On linux the command to check the sha256 hash is:

sha256sum 'path_to_NRS_download'

[Anon136]

can anyone else see account # 14592641999125872769 on the explorer? if you search 408269093319763437 you will see the transaction that i used to send coins to it. But just an error when i try to look up the account.

[Zahlen]

Block explorer gives me an error (yet works fine for my account), but 22k.io shows a 200 NXT transfer.

[morningtime]

REGARDING NXT CLIENT EXPLOIT

Be sure to check the sha256 hash of your download with the official sha256 hash of NRS from Come-from-Beyond.  On the main page, I only list the sha256 hash of the official NRS version from Come-from-Beyond.  MAKE SURE THE SHA256 HASH OF YOUR DOWNLOAD MATCHES!  Even if you download it from the link I provide on the main page, CHECK THE HASH TO MAKE SURE IT MATCHES!  Download links can be compromised!  BE CAREFUL!

All links to download NRS should point to Come-from-Beyond's post on Bitcointalk.org.  Having separate locations hosting the client is a bad idea.  Too many people then have access to modify the download link.  Please make sure to delete all references to other NRS downloads from the website, nxtcrypto.org, the forums and the wiki.

To determine which NRS version contains the exploit, you need to run the sha256 hash of the download and compare it to the official sha256 hash I have listed in the first post.  Please, do this and report your findings to the community.  THIS IS OF UTMOST IMPORTANCE!

On linux the command to check the sha256 hash is:

sha256sum 'path_to_NRS_download'

And EVERYBODY needs to create COMPLETELY NEW ACCOUNTS with NEW PASSWORDS. Because your old one *might*  have been compromised.

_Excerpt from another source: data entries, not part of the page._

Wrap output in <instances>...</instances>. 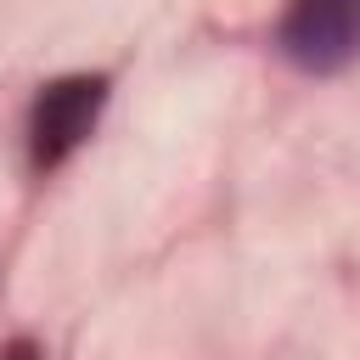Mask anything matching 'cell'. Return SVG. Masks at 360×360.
I'll return each instance as SVG.
<instances>
[{"label":"cell","instance_id":"6da1fadb","mask_svg":"<svg viewBox=\"0 0 360 360\" xmlns=\"http://www.w3.org/2000/svg\"><path fill=\"white\" fill-rule=\"evenodd\" d=\"M101 101H107V79H96V73H73V79L45 84L34 96V112H28V158H34V169H56L96 129Z\"/></svg>","mask_w":360,"mask_h":360},{"label":"cell","instance_id":"7a4b0ae2","mask_svg":"<svg viewBox=\"0 0 360 360\" xmlns=\"http://www.w3.org/2000/svg\"><path fill=\"white\" fill-rule=\"evenodd\" d=\"M281 51L309 68L332 73L360 56V0H292L281 22Z\"/></svg>","mask_w":360,"mask_h":360},{"label":"cell","instance_id":"3957f363","mask_svg":"<svg viewBox=\"0 0 360 360\" xmlns=\"http://www.w3.org/2000/svg\"><path fill=\"white\" fill-rule=\"evenodd\" d=\"M0 360H39V349H34V343H11Z\"/></svg>","mask_w":360,"mask_h":360}]
</instances>
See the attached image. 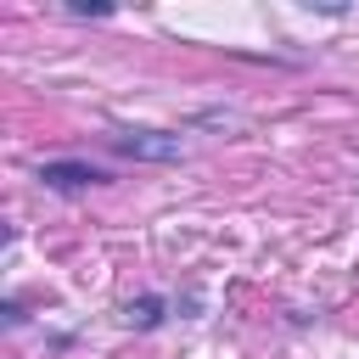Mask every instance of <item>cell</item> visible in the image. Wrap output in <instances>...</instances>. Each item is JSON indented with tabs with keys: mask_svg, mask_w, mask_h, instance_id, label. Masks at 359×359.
<instances>
[{
	"mask_svg": "<svg viewBox=\"0 0 359 359\" xmlns=\"http://www.w3.org/2000/svg\"><path fill=\"white\" fill-rule=\"evenodd\" d=\"M163 309H168V297L146 292V297H135V303L123 309V320H129L135 331H157V325H163Z\"/></svg>",
	"mask_w": 359,
	"mask_h": 359,
	"instance_id": "3",
	"label": "cell"
},
{
	"mask_svg": "<svg viewBox=\"0 0 359 359\" xmlns=\"http://www.w3.org/2000/svg\"><path fill=\"white\" fill-rule=\"evenodd\" d=\"M112 151H123L135 163H180L185 157V140L180 135H163V129H118L112 135Z\"/></svg>",
	"mask_w": 359,
	"mask_h": 359,
	"instance_id": "1",
	"label": "cell"
},
{
	"mask_svg": "<svg viewBox=\"0 0 359 359\" xmlns=\"http://www.w3.org/2000/svg\"><path fill=\"white\" fill-rule=\"evenodd\" d=\"M112 174L101 163H84V157H56V163H39V185L50 191H90V185H107Z\"/></svg>",
	"mask_w": 359,
	"mask_h": 359,
	"instance_id": "2",
	"label": "cell"
}]
</instances>
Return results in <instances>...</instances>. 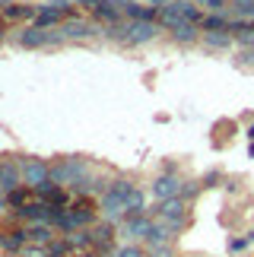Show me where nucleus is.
<instances>
[{"label": "nucleus", "mask_w": 254, "mask_h": 257, "mask_svg": "<svg viewBox=\"0 0 254 257\" xmlns=\"http://www.w3.org/2000/svg\"><path fill=\"white\" fill-rule=\"evenodd\" d=\"M108 35H114V38H121V42H127V45H143V42H153L156 38V23H127V26H114Z\"/></svg>", "instance_id": "1"}, {"label": "nucleus", "mask_w": 254, "mask_h": 257, "mask_svg": "<svg viewBox=\"0 0 254 257\" xmlns=\"http://www.w3.org/2000/svg\"><path fill=\"white\" fill-rule=\"evenodd\" d=\"M23 181L32 184V187H42V184L51 181V169L38 159H29V162H23Z\"/></svg>", "instance_id": "2"}, {"label": "nucleus", "mask_w": 254, "mask_h": 257, "mask_svg": "<svg viewBox=\"0 0 254 257\" xmlns=\"http://www.w3.org/2000/svg\"><path fill=\"white\" fill-rule=\"evenodd\" d=\"M48 42H61V35H51V32H45V29H26L23 35H19V45L23 48H42Z\"/></svg>", "instance_id": "3"}, {"label": "nucleus", "mask_w": 254, "mask_h": 257, "mask_svg": "<svg viewBox=\"0 0 254 257\" xmlns=\"http://www.w3.org/2000/svg\"><path fill=\"white\" fill-rule=\"evenodd\" d=\"M172 10V13H178L181 19H188V23H194V26H200V19H203V13L194 4H188V0H172V4H165Z\"/></svg>", "instance_id": "4"}, {"label": "nucleus", "mask_w": 254, "mask_h": 257, "mask_svg": "<svg viewBox=\"0 0 254 257\" xmlns=\"http://www.w3.org/2000/svg\"><path fill=\"white\" fill-rule=\"evenodd\" d=\"M153 194H156V197H162V200H172V197H178V178L162 175L159 181L153 184Z\"/></svg>", "instance_id": "5"}, {"label": "nucleus", "mask_w": 254, "mask_h": 257, "mask_svg": "<svg viewBox=\"0 0 254 257\" xmlns=\"http://www.w3.org/2000/svg\"><path fill=\"white\" fill-rule=\"evenodd\" d=\"M42 7H23V4H7L4 0V16L7 19H38Z\"/></svg>", "instance_id": "6"}, {"label": "nucleus", "mask_w": 254, "mask_h": 257, "mask_svg": "<svg viewBox=\"0 0 254 257\" xmlns=\"http://www.w3.org/2000/svg\"><path fill=\"white\" fill-rule=\"evenodd\" d=\"M229 26H232V19L222 16V13H210V16L200 19V29H203V32H229Z\"/></svg>", "instance_id": "7"}, {"label": "nucleus", "mask_w": 254, "mask_h": 257, "mask_svg": "<svg viewBox=\"0 0 254 257\" xmlns=\"http://www.w3.org/2000/svg\"><path fill=\"white\" fill-rule=\"evenodd\" d=\"M61 32H64L67 38H86V35H92V32H95V26L83 23V19H67Z\"/></svg>", "instance_id": "8"}, {"label": "nucleus", "mask_w": 254, "mask_h": 257, "mask_svg": "<svg viewBox=\"0 0 254 257\" xmlns=\"http://www.w3.org/2000/svg\"><path fill=\"white\" fill-rule=\"evenodd\" d=\"M92 13H95V19H105V23H118V19H121V10H118L114 0H102Z\"/></svg>", "instance_id": "9"}, {"label": "nucleus", "mask_w": 254, "mask_h": 257, "mask_svg": "<svg viewBox=\"0 0 254 257\" xmlns=\"http://www.w3.org/2000/svg\"><path fill=\"white\" fill-rule=\"evenodd\" d=\"M172 35H175V42H184V45H188V42L197 38V26H194V23H178V26L172 29Z\"/></svg>", "instance_id": "10"}, {"label": "nucleus", "mask_w": 254, "mask_h": 257, "mask_svg": "<svg viewBox=\"0 0 254 257\" xmlns=\"http://www.w3.org/2000/svg\"><path fill=\"white\" fill-rule=\"evenodd\" d=\"M203 42H207L210 48H229V32H203Z\"/></svg>", "instance_id": "11"}, {"label": "nucleus", "mask_w": 254, "mask_h": 257, "mask_svg": "<svg viewBox=\"0 0 254 257\" xmlns=\"http://www.w3.org/2000/svg\"><path fill=\"white\" fill-rule=\"evenodd\" d=\"M229 4H232V10H235V13L254 16V0H229Z\"/></svg>", "instance_id": "12"}, {"label": "nucleus", "mask_w": 254, "mask_h": 257, "mask_svg": "<svg viewBox=\"0 0 254 257\" xmlns=\"http://www.w3.org/2000/svg\"><path fill=\"white\" fill-rule=\"evenodd\" d=\"M203 7H210V10H216V13H219V10L226 7V0H203Z\"/></svg>", "instance_id": "13"}, {"label": "nucleus", "mask_w": 254, "mask_h": 257, "mask_svg": "<svg viewBox=\"0 0 254 257\" xmlns=\"http://www.w3.org/2000/svg\"><path fill=\"white\" fill-rule=\"evenodd\" d=\"M118 257H143V254H140V251H137V248H124V251H121Z\"/></svg>", "instance_id": "14"}, {"label": "nucleus", "mask_w": 254, "mask_h": 257, "mask_svg": "<svg viewBox=\"0 0 254 257\" xmlns=\"http://www.w3.org/2000/svg\"><path fill=\"white\" fill-rule=\"evenodd\" d=\"M76 4H80V7H89V10H95V7L102 4V0H76Z\"/></svg>", "instance_id": "15"}, {"label": "nucleus", "mask_w": 254, "mask_h": 257, "mask_svg": "<svg viewBox=\"0 0 254 257\" xmlns=\"http://www.w3.org/2000/svg\"><path fill=\"white\" fill-rule=\"evenodd\" d=\"M169 0H150V7H165Z\"/></svg>", "instance_id": "16"}, {"label": "nucleus", "mask_w": 254, "mask_h": 257, "mask_svg": "<svg viewBox=\"0 0 254 257\" xmlns=\"http://www.w3.org/2000/svg\"><path fill=\"white\" fill-rule=\"evenodd\" d=\"M0 38H4V26H0Z\"/></svg>", "instance_id": "17"}, {"label": "nucleus", "mask_w": 254, "mask_h": 257, "mask_svg": "<svg viewBox=\"0 0 254 257\" xmlns=\"http://www.w3.org/2000/svg\"><path fill=\"white\" fill-rule=\"evenodd\" d=\"M248 57H254V51H251V54H248Z\"/></svg>", "instance_id": "18"}]
</instances>
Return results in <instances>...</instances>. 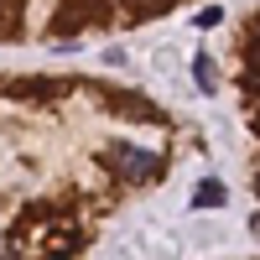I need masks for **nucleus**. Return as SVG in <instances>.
<instances>
[{"label":"nucleus","instance_id":"f03ea898","mask_svg":"<svg viewBox=\"0 0 260 260\" xmlns=\"http://www.w3.org/2000/svg\"><path fill=\"white\" fill-rule=\"evenodd\" d=\"M68 83H52V78H16V89L11 94H37V99H47V94H62Z\"/></svg>","mask_w":260,"mask_h":260},{"label":"nucleus","instance_id":"f257e3e1","mask_svg":"<svg viewBox=\"0 0 260 260\" xmlns=\"http://www.w3.org/2000/svg\"><path fill=\"white\" fill-rule=\"evenodd\" d=\"M99 167H104V172H115L120 182H156L167 161L156 156V151H141V146H125V141H110V146L99 151Z\"/></svg>","mask_w":260,"mask_h":260},{"label":"nucleus","instance_id":"423d86ee","mask_svg":"<svg viewBox=\"0 0 260 260\" xmlns=\"http://www.w3.org/2000/svg\"><path fill=\"white\" fill-rule=\"evenodd\" d=\"M255 192H260V177H255Z\"/></svg>","mask_w":260,"mask_h":260},{"label":"nucleus","instance_id":"39448f33","mask_svg":"<svg viewBox=\"0 0 260 260\" xmlns=\"http://www.w3.org/2000/svg\"><path fill=\"white\" fill-rule=\"evenodd\" d=\"M161 11H172V0H141L136 16H161Z\"/></svg>","mask_w":260,"mask_h":260},{"label":"nucleus","instance_id":"20e7f679","mask_svg":"<svg viewBox=\"0 0 260 260\" xmlns=\"http://www.w3.org/2000/svg\"><path fill=\"white\" fill-rule=\"evenodd\" d=\"M192 78H198L203 89H213V62L208 57H192Z\"/></svg>","mask_w":260,"mask_h":260},{"label":"nucleus","instance_id":"7ed1b4c3","mask_svg":"<svg viewBox=\"0 0 260 260\" xmlns=\"http://www.w3.org/2000/svg\"><path fill=\"white\" fill-rule=\"evenodd\" d=\"M224 198H229L224 182H203V187H198V198H192V208H219Z\"/></svg>","mask_w":260,"mask_h":260}]
</instances>
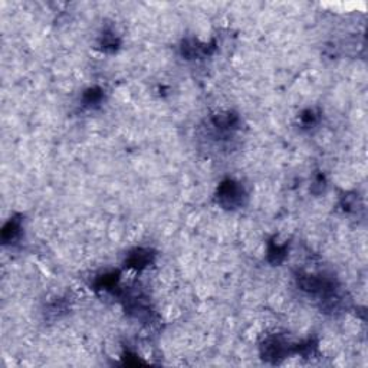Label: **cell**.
Returning a JSON list of instances; mask_svg holds the SVG:
<instances>
[{
  "mask_svg": "<svg viewBox=\"0 0 368 368\" xmlns=\"http://www.w3.org/2000/svg\"><path fill=\"white\" fill-rule=\"evenodd\" d=\"M150 260V252L140 249V251H135L134 253H131V256H130V259H128V263H130V266H133V268H144V266L148 265Z\"/></svg>",
  "mask_w": 368,
  "mask_h": 368,
  "instance_id": "obj_2",
  "label": "cell"
},
{
  "mask_svg": "<svg viewBox=\"0 0 368 368\" xmlns=\"http://www.w3.org/2000/svg\"><path fill=\"white\" fill-rule=\"evenodd\" d=\"M219 200L225 206H236L242 201V190L232 181L223 183L219 189Z\"/></svg>",
  "mask_w": 368,
  "mask_h": 368,
  "instance_id": "obj_1",
  "label": "cell"
},
{
  "mask_svg": "<svg viewBox=\"0 0 368 368\" xmlns=\"http://www.w3.org/2000/svg\"><path fill=\"white\" fill-rule=\"evenodd\" d=\"M17 232H19V225L15 220H10L8 225L5 226V229H3V239L12 240V239H15Z\"/></svg>",
  "mask_w": 368,
  "mask_h": 368,
  "instance_id": "obj_3",
  "label": "cell"
}]
</instances>
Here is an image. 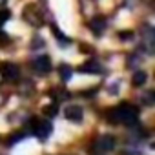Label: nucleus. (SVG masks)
Wrapping results in <instances>:
<instances>
[{
    "instance_id": "20e7f679",
    "label": "nucleus",
    "mask_w": 155,
    "mask_h": 155,
    "mask_svg": "<svg viewBox=\"0 0 155 155\" xmlns=\"http://www.w3.org/2000/svg\"><path fill=\"white\" fill-rule=\"evenodd\" d=\"M18 75H20V69L17 64L13 62H2L0 64V77H2L4 81H17L18 79Z\"/></svg>"
},
{
    "instance_id": "a211bd4d",
    "label": "nucleus",
    "mask_w": 155,
    "mask_h": 155,
    "mask_svg": "<svg viewBox=\"0 0 155 155\" xmlns=\"http://www.w3.org/2000/svg\"><path fill=\"white\" fill-rule=\"evenodd\" d=\"M144 104L153 106V91H150V93H146V95H144Z\"/></svg>"
},
{
    "instance_id": "f3484780",
    "label": "nucleus",
    "mask_w": 155,
    "mask_h": 155,
    "mask_svg": "<svg viewBox=\"0 0 155 155\" xmlns=\"http://www.w3.org/2000/svg\"><path fill=\"white\" fill-rule=\"evenodd\" d=\"M131 37H133L131 31H120V33H119V38H120V40H130Z\"/></svg>"
},
{
    "instance_id": "9b49d317",
    "label": "nucleus",
    "mask_w": 155,
    "mask_h": 155,
    "mask_svg": "<svg viewBox=\"0 0 155 155\" xmlns=\"http://www.w3.org/2000/svg\"><path fill=\"white\" fill-rule=\"evenodd\" d=\"M146 81H148V75L144 71H135L133 73V79H131V84L133 86H142Z\"/></svg>"
},
{
    "instance_id": "2eb2a0df",
    "label": "nucleus",
    "mask_w": 155,
    "mask_h": 155,
    "mask_svg": "<svg viewBox=\"0 0 155 155\" xmlns=\"http://www.w3.org/2000/svg\"><path fill=\"white\" fill-rule=\"evenodd\" d=\"M26 137V133H13L9 139H8V146H13L15 142H18V140H22Z\"/></svg>"
},
{
    "instance_id": "ddd939ff",
    "label": "nucleus",
    "mask_w": 155,
    "mask_h": 155,
    "mask_svg": "<svg viewBox=\"0 0 155 155\" xmlns=\"http://www.w3.org/2000/svg\"><path fill=\"white\" fill-rule=\"evenodd\" d=\"M51 29H53V33H55V37H57V40H58V42H64V46H68V44H69V38H68L64 33H60V31L57 29V26H53Z\"/></svg>"
},
{
    "instance_id": "f03ea898",
    "label": "nucleus",
    "mask_w": 155,
    "mask_h": 155,
    "mask_svg": "<svg viewBox=\"0 0 155 155\" xmlns=\"http://www.w3.org/2000/svg\"><path fill=\"white\" fill-rule=\"evenodd\" d=\"M29 126H31V133L35 137H38L40 140H46L51 135V130H53V126L48 119H33L29 122Z\"/></svg>"
},
{
    "instance_id": "4468645a",
    "label": "nucleus",
    "mask_w": 155,
    "mask_h": 155,
    "mask_svg": "<svg viewBox=\"0 0 155 155\" xmlns=\"http://www.w3.org/2000/svg\"><path fill=\"white\" fill-rule=\"evenodd\" d=\"M57 113H58V106L57 104H49V106L44 108V115H48V117H55Z\"/></svg>"
},
{
    "instance_id": "6e6552de",
    "label": "nucleus",
    "mask_w": 155,
    "mask_h": 155,
    "mask_svg": "<svg viewBox=\"0 0 155 155\" xmlns=\"http://www.w3.org/2000/svg\"><path fill=\"white\" fill-rule=\"evenodd\" d=\"M64 115H66V119L71 120V122H81V120H82V108L77 106V104H71V106H68V108L64 110Z\"/></svg>"
},
{
    "instance_id": "aec40b11",
    "label": "nucleus",
    "mask_w": 155,
    "mask_h": 155,
    "mask_svg": "<svg viewBox=\"0 0 155 155\" xmlns=\"http://www.w3.org/2000/svg\"><path fill=\"white\" fill-rule=\"evenodd\" d=\"M40 46H42V38H38V37H37V40H35V42H31V48H40Z\"/></svg>"
},
{
    "instance_id": "9d476101",
    "label": "nucleus",
    "mask_w": 155,
    "mask_h": 155,
    "mask_svg": "<svg viewBox=\"0 0 155 155\" xmlns=\"http://www.w3.org/2000/svg\"><path fill=\"white\" fill-rule=\"evenodd\" d=\"M144 48L146 53L153 55V26H144Z\"/></svg>"
},
{
    "instance_id": "1a4fd4ad",
    "label": "nucleus",
    "mask_w": 155,
    "mask_h": 155,
    "mask_svg": "<svg viewBox=\"0 0 155 155\" xmlns=\"http://www.w3.org/2000/svg\"><path fill=\"white\" fill-rule=\"evenodd\" d=\"M79 71H81V73H93V75H101V73H102V66H101L97 60H90V62L82 64V66L79 68Z\"/></svg>"
},
{
    "instance_id": "f8f14e48",
    "label": "nucleus",
    "mask_w": 155,
    "mask_h": 155,
    "mask_svg": "<svg viewBox=\"0 0 155 155\" xmlns=\"http://www.w3.org/2000/svg\"><path fill=\"white\" fill-rule=\"evenodd\" d=\"M58 73H60V79H62L64 82H68V81L71 79V75H73V69H71L68 64H62V66L58 68Z\"/></svg>"
},
{
    "instance_id": "7ed1b4c3",
    "label": "nucleus",
    "mask_w": 155,
    "mask_h": 155,
    "mask_svg": "<svg viewBox=\"0 0 155 155\" xmlns=\"http://www.w3.org/2000/svg\"><path fill=\"white\" fill-rule=\"evenodd\" d=\"M22 17H24V20L28 22V24H31V26H44V17H42V13H40V9L37 8V6H26V9H24V13H22Z\"/></svg>"
},
{
    "instance_id": "f257e3e1",
    "label": "nucleus",
    "mask_w": 155,
    "mask_h": 155,
    "mask_svg": "<svg viewBox=\"0 0 155 155\" xmlns=\"http://www.w3.org/2000/svg\"><path fill=\"white\" fill-rule=\"evenodd\" d=\"M137 117H139V110L137 106L130 104V102H122L120 106L117 108H111L106 111V119L113 124H135L137 122Z\"/></svg>"
},
{
    "instance_id": "dca6fc26",
    "label": "nucleus",
    "mask_w": 155,
    "mask_h": 155,
    "mask_svg": "<svg viewBox=\"0 0 155 155\" xmlns=\"http://www.w3.org/2000/svg\"><path fill=\"white\" fill-rule=\"evenodd\" d=\"M9 17H11L9 9H0V26H4V22H6Z\"/></svg>"
},
{
    "instance_id": "0eeeda50",
    "label": "nucleus",
    "mask_w": 155,
    "mask_h": 155,
    "mask_svg": "<svg viewBox=\"0 0 155 155\" xmlns=\"http://www.w3.org/2000/svg\"><path fill=\"white\" fill-rule=\"evenodd\" d=\"M33 69H35L37 73H40V75L49 73V71H51V60H49V57H46V55L37 57V58L33 60Z\"/></svg>"
},
{
    "instance_id": "423d86ee",
    "label": "nucleus",
    "mask_w": 155,
    "mask_h": 155,
    "mask_svg": "<svg viewBox=\"0 0 155 155\" xmlns=\"http://www.w3.org/2000/svg\"><path fill=\"white\" fill-rule=\"evenodd\" d=\"M106 26H108V20H106V17H102V15L93 17V18L90 20V24H88V28H90V29H91L97 37H101V35L104 33Z\"/></svg>"
},
{
    "instance_id": "6ab92c4d",
    "label": "nucleus",
    "mask_w": 155,
    "mask_h": 155,
    "mask_svg": "<svg viewBox=\"0 0 155 155\" xmlns=\"http://www.w3.org/2000/svg\"><path fill=\"white\" fill-rule=\"evenodd\" d=\"M0 42H9V38H8V35L2 31V29H0Z\"/></svg>"
},
{
    "instance_id": "39448f33",
    "label": "nucleus",
    "mask_w": 155,
    "mask_h": 155,
    "mask_svg": "<svg viewBox=\"0 0 155 155\" xmlns=\"http://www.w3.org/2000/svg\"><path fill=\"white\" fill-rule=\"evenodd\" d=\"M115 148V139L111 135H102L93 142V151H111Z\"/></svg>"
}]
</instances>
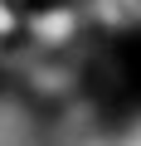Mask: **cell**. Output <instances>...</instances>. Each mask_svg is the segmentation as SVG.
<instances>
[{"label": "cell", "instance_id": "2", "mask_svg": "<svg viewBox=\"0 0 141 146\" xmlns=\"http://www.w3.org/2000/svg\"><path fill=\"white\" fill-rule=\"evenodd\" d=\"M20 20H24V0H0V44L20 39Z\"/></svg>", "mask_w": 141, "mask_h": 146}, {"label": "cell", "instance_id": "1", "mask_svg": "<svg viewBox=\"0 0 141 146\" xmlns=\"http://www.w3.org/2000/svg\"><path fill=\"white\" fill-rule=\"evenodd\" d=\"M88 34V10L78 0H24L20 39L39 54H68Z\"/></svg>", "mask_w": 141, "mask_h": 146}]
</instances>
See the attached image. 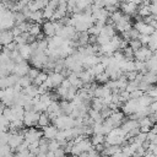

I myself can't remember whether I used the wrong client, so I created a new account and moved my funds - JUST TO BE SURE. EVERYONE SHOULD DO THIS.

[pandaisftw]

Hm, I wonder if target is going up because everyone is transferring to new accounts?

[Come-from-Beyond]

Regarding the unclaimed coins: Tomorrow is the very last day when legit owners can claim them! Hurry up!

[landomata]

Can we put in place a block on all previous clients (from inside blockchain) until the fresh secure client is release on an urgent basis?

[instacalm]

if you haven't already, don't forget to vote for Hash's logo here: https://nextcoin.org/index.php/topic,1927.0.html

[laowai80]

intel, when PaulyC reported the theft, lots of people besides EvilDave were suggesting possibilities. The most commonly suggested was keylogger. I remember someone posted something like

1) SHA256 and Elliptic Curve algo broken: 0.0001%
2) Keylogger: 80%
3) Bogus client: 10%
4) Rogue node: 10%

yeah, so it was #3, I was leaning more towards #2, but oh well, #3 has a good chance too as it turned out, since all these automatic installation packages rolling out gave people a false sense of security, and they could download from any link that says 'nxt.zip' in it. Not all, but some do. It was a good lesson on security. It's good to know that SHA256 is still rock solid.